Though I guess that would go against S100 bus objectives of compatability.
Yes, playing games with the high address lines for I/O is likely a deal breaker for S100, or a lot of other Z80 computers with conventional decoding layouts...
Two out's is not a very high overhead for I/O mapped video - the BIOS calls would be the biggest delay per-character.
I mean, I guess it depends on how you're intending to use it. CP/M's BDOS function 9 takes a string, not a character at a time, so it would theoretically be an optimization (albeit an unnecessary one if you're comparing to serial I/O) to be able to do block moves, but... since this a "dumb" buffer you're probably going to need to run any string I/O through your terminal/ascii control code emulator before outputting it anyway. So I suppose being able to use the string functions would only really be useful for high-speed character graphics or whatever. (IE, literal "screen dumps".)
I have attached a video system that was published as part 5 of an article series in Wireless World in 1978.
FWIW, this appears to be the video system used by the NASCOM-1 computer. (See a bunch of manuals and full schematics for the computer at
the NASCOM home page.) This is an interesting design because it's basically a "dumbed down" TRS-80.

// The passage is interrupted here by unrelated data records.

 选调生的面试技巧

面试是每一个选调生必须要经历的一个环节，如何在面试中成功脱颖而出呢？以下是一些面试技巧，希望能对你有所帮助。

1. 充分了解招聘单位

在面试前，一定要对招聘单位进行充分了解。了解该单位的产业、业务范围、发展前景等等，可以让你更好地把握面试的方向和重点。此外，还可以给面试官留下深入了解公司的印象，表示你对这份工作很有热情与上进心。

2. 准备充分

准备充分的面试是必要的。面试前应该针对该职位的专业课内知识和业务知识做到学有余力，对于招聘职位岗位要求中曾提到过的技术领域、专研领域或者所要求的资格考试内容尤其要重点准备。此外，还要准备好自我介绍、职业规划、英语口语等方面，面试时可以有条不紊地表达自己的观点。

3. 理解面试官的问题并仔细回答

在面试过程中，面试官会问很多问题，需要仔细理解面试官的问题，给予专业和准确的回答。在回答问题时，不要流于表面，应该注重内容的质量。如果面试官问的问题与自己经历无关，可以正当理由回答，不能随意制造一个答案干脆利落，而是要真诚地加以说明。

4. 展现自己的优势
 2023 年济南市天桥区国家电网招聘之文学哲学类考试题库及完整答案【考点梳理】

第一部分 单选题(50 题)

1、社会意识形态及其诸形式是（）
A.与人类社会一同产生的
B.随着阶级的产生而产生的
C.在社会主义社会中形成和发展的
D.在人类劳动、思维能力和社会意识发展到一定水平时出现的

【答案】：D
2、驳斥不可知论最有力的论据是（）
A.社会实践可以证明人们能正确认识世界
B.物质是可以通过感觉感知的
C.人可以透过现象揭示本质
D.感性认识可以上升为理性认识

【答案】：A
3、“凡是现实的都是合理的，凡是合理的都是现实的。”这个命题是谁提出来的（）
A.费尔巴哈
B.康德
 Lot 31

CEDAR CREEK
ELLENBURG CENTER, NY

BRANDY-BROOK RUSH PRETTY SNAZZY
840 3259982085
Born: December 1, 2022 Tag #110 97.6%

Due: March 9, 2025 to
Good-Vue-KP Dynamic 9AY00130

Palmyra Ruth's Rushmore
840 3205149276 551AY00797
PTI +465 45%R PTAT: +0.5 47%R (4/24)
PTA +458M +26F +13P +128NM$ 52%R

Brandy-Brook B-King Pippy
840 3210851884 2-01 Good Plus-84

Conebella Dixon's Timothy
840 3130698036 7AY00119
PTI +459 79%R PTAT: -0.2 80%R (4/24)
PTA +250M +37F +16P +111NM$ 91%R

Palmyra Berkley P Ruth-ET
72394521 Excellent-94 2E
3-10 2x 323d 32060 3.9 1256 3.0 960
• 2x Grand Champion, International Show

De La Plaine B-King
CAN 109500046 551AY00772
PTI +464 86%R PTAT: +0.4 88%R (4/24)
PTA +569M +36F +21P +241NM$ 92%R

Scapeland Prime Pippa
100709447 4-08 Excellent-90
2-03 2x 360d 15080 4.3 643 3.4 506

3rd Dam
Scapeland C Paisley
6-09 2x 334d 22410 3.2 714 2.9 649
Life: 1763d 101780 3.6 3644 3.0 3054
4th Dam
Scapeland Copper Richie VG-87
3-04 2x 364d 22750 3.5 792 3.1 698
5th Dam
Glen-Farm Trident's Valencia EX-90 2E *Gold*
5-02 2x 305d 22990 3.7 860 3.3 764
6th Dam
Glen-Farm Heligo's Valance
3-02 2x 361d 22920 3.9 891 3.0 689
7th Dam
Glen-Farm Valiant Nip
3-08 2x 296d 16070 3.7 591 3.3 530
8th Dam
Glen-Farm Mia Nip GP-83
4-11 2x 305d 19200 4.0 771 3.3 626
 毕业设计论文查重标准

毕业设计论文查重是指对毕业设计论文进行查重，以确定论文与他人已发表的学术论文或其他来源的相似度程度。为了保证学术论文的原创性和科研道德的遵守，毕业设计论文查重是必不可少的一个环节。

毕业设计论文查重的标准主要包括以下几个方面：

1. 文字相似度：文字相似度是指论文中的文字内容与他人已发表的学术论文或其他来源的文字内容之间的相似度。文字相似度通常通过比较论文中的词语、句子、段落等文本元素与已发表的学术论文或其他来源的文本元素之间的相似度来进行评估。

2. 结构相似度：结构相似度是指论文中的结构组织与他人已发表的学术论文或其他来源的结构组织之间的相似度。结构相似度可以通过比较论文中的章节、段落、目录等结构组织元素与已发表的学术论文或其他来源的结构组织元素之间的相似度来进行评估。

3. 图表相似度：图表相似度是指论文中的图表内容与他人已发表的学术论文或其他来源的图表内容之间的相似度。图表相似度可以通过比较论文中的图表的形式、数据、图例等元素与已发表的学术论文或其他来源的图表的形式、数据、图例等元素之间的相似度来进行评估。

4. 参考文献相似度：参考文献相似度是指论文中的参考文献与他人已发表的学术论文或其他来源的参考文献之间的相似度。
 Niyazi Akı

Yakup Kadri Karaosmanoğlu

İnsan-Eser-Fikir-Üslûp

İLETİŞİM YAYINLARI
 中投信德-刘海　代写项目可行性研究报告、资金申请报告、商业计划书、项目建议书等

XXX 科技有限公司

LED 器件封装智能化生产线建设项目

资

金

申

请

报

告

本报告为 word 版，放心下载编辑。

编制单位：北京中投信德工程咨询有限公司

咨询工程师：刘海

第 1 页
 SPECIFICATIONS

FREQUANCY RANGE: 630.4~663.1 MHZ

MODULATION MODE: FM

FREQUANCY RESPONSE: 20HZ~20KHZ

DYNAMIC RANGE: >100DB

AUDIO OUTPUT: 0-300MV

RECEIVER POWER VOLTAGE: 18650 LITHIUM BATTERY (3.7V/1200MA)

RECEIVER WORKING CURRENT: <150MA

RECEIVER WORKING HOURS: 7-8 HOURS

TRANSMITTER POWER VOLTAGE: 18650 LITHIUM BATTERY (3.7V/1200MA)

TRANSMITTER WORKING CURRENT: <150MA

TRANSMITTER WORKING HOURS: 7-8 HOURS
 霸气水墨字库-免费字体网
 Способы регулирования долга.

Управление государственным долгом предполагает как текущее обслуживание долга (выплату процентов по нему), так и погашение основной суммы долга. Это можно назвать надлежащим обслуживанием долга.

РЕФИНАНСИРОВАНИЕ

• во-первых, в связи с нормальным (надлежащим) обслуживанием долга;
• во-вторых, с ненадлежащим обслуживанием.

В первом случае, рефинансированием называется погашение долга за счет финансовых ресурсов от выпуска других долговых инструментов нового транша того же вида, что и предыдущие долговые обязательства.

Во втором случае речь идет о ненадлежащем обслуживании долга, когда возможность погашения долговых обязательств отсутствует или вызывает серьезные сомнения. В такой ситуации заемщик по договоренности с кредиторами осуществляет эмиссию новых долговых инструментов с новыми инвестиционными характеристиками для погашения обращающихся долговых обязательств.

The TRS-80 has a 64x16 video display in 1K of memory *and it fits all 1K on the screen* because the horizontal timing counting chain is based on dividing the pixel clock into lines around 112 characters long with the horizontal margins and hsync pulse happening in the "7'th bit" area of the count, IE, not actually addressing the RAM, and using circuitry to reset the counters back to zero at this "odd" number. In other words, there are extra moving parts in order to "frame" all the memory into just the active area of the screen...
By contrast, the NASCOM display as depicted here is set up in the 64x16 memory grid, but it only displays 48x16 characters, "wasting" 16 characters per line, because it uses a slower pixel clock that divides the *entire horizontal line* into 64 positions, with some of the memory locations corresponding with the blanked margins and the hsync pulse area. That saves parts (you don't need to watch the video addresses and reset the counters at odd numbers, you can just let the h-count roll over) but, yeah, it wastes a quarter of the RAM and results in a kind of weird video memory map with holes in it.
This is actually related to what I meant when I said that using 128 bytes of memory to hold your 80 character lines could simplify your video memory addressing somewhat; if you want to "tightly pack" 80 character lines, which of course are not an even power of two wide, into a memory array, then you essentially need to implement a binary adder to walk through RAM in these 80 character chunks. If you don't mind wasting that RAM then, well, I think you could actually copy the "just let it roll over" horizontal counter idea of the NASCOM and just do it with a 7 bit counter instead of six bit. Doing some quick math... if you're using either NTSC or PAL (doesn't really matter, they have similar line rates) a 12mhz clock will work for 6 bit wide characters, you'll need a 16mhz pixel clock for 8 bit. (You would have to modify this counter chain somewhat to use 6 bit wide characters, though.)
Anyway, yeah, there are other wrinkles here; if you want more than 16 lines then there's some other changes that have to happen to this timing chain, and unless you modify how the hsync is generated you'll also inherit the gross memory map where your lines are going to need to start 12 or 16 characters from the start of each "line", but, eh, if you want to do completely discrete video in the fewest number of parts this is certainly an idea.